Ratio: a continuous variable like an internal variable but can accommodate an absolute zero, meaning a zero is actually possible (e.g., weight, temperature in Kelvin, reaction time). We can also analyze ratio variables with means, variances, and standard deviations, but we can also conduct arithmetic operations like fractions and ratios.
Note that in this class, I won’t ask you to differentiate between interval and ratio levels of measurement because the differences between the two are usually not meaningful in our work. You’ll even find that jamovi doesn’t differentiate between the two, either. Instead, you just need to know whether the variables are continuous, ordinal, or nominal.
Examples of levels of measurement
Confused still on the levels of measurement? Maybe this will help!
One semester, a student asked, “Isn’t time a continuous variable?” To which I responded, “It depends on how it is measured!” If time was measured in a simple pre/post design, such as the start of the semester and the end of the semester, then it’s a nominal variable, and a specific type of nominal variable that we can call binary or dichotomous. If time was measured by month, January through December, then it would be ordinal because January is before (earlier than) February, for example. There is an order to the months, and a calendar that went March, October, April, January, etc. would make no sense. If time was measured as a continuous variable, it could be something like the exact day, exact time, response time, or time remaining.
Here’s another example. Notice that studying can be measured at different levels. Depending on the nature of the question and response options, it might be nominal, ordinal, or continuous! Here’s an example of data at the continuous, ordinal, and nominal level.

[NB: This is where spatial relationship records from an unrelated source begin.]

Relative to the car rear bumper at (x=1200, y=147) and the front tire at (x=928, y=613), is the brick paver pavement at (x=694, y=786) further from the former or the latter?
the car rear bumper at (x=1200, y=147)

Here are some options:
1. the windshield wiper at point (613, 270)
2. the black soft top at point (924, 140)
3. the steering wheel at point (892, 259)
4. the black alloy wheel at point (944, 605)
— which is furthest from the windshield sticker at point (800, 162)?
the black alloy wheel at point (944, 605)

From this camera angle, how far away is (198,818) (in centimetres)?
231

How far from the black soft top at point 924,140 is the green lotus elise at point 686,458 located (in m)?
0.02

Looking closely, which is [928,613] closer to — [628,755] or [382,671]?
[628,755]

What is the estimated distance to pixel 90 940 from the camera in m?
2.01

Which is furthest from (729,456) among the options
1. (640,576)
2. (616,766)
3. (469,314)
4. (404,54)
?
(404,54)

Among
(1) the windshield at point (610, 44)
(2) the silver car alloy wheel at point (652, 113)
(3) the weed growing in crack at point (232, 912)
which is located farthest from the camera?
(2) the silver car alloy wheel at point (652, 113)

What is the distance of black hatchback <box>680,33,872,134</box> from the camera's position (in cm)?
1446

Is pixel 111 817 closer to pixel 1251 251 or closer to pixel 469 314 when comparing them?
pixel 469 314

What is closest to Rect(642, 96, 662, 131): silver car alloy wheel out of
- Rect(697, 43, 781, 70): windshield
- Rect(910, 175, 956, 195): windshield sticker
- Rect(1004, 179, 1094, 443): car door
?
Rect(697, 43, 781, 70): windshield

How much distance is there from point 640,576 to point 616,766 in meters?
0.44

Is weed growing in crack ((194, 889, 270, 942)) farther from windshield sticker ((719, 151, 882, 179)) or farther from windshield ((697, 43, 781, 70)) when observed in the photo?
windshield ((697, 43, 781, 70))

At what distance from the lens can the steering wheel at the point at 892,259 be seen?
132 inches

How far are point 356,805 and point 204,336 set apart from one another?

Name | Study_Continuous | Study_Ordinal | Study_Nominal |
---|---|---|---|
Name (Character) | Hours studied per day | Likert scale of amount of studying | Whether or not they study every day |
Jesus | 5.0 | A great deal | Yes |
Nicky | 4.5 | A great deal | Yes |
Bradford | 3.2 | A moderate amount | Yes |
Sylvia | 1.7 | A small amount | Yes |
Martha | 0.2 | Rarely | Yes |
Lillian | 0.0 | Never | No |
Trayvon | 0.0 | Never | No |
We can make any continuous variable into an ordinal and nominal variable and any ordinal variable into a nominal variable. But if we have a nominal variable we cannot make it ordinal, nor can we make an ordinal variable continuous. In other words, continuous variables contain more information. Often, we want to avoid losing information and always keep the variable at the highest level of measurement. Continuous has more information than ordinal has more information than nominal.
Because continuous variables have more information, we want to avoid doing things like mean or median splits or “collapsing” categories when you can. A mean or median split, which involves finding the mean or median value and splitting the data so it’s above the mean/median or below the mean/median, is making a continuous variable as nominal, which is removing information. Collapsing categories may also further reduce the information.
Another thing to keep in mind is that just because we put numbers to something does not necessarily make it continuous! Be careful and think critically. If I said cat = 1, dog = 2, and frog = 3 it doesn’t make it an ordinal or continuous variable.